*Directions:* Once you find the line with "Luxe Touch Fashion LTB-Bags - 16680" in the data that follows, repeat it and every line after it exactly, through the line with "Assets Software 的图像结果".
START Material provided
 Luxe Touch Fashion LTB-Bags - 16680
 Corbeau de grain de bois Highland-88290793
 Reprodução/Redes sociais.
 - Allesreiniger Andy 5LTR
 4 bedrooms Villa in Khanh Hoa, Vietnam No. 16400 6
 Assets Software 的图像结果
END Material provided
START Material provided
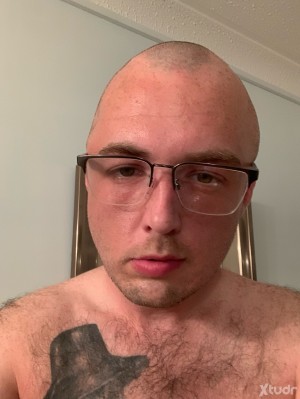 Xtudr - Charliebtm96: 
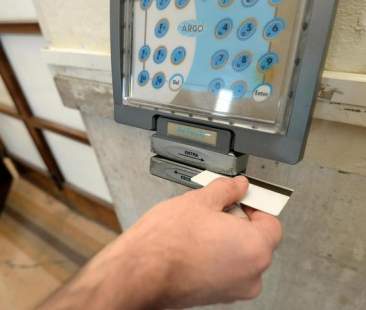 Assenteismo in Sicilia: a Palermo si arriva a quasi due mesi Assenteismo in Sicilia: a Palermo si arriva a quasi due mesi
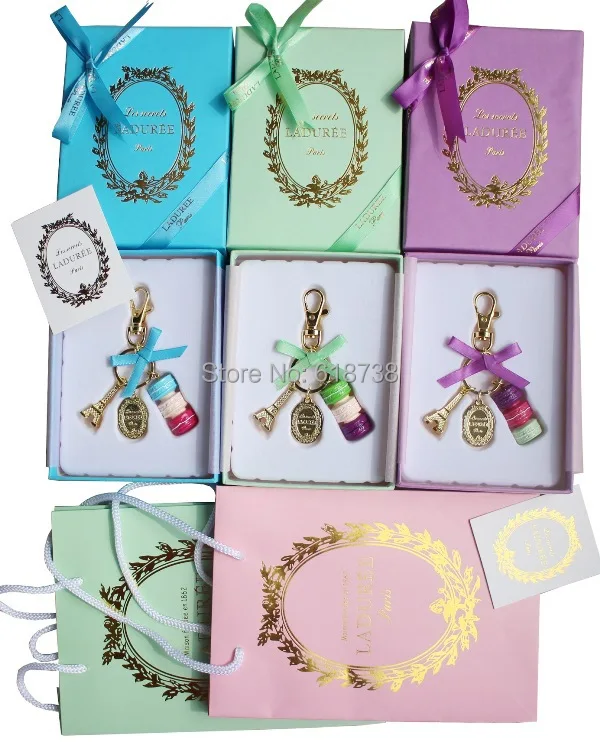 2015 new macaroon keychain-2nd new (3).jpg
END Material provided
*Solution below:*
 Luxe Touch Fashion LTB-Bags - 16680
 Corbeau de grain de bois Highland-88290793
 Reprodução/Redes sociais.
 - Allesreiniger Andy 5LTR
 4 bedrooms Villa in Khanh Hoa, Vietnam No. 16400 6
 Assets Software 的图像结果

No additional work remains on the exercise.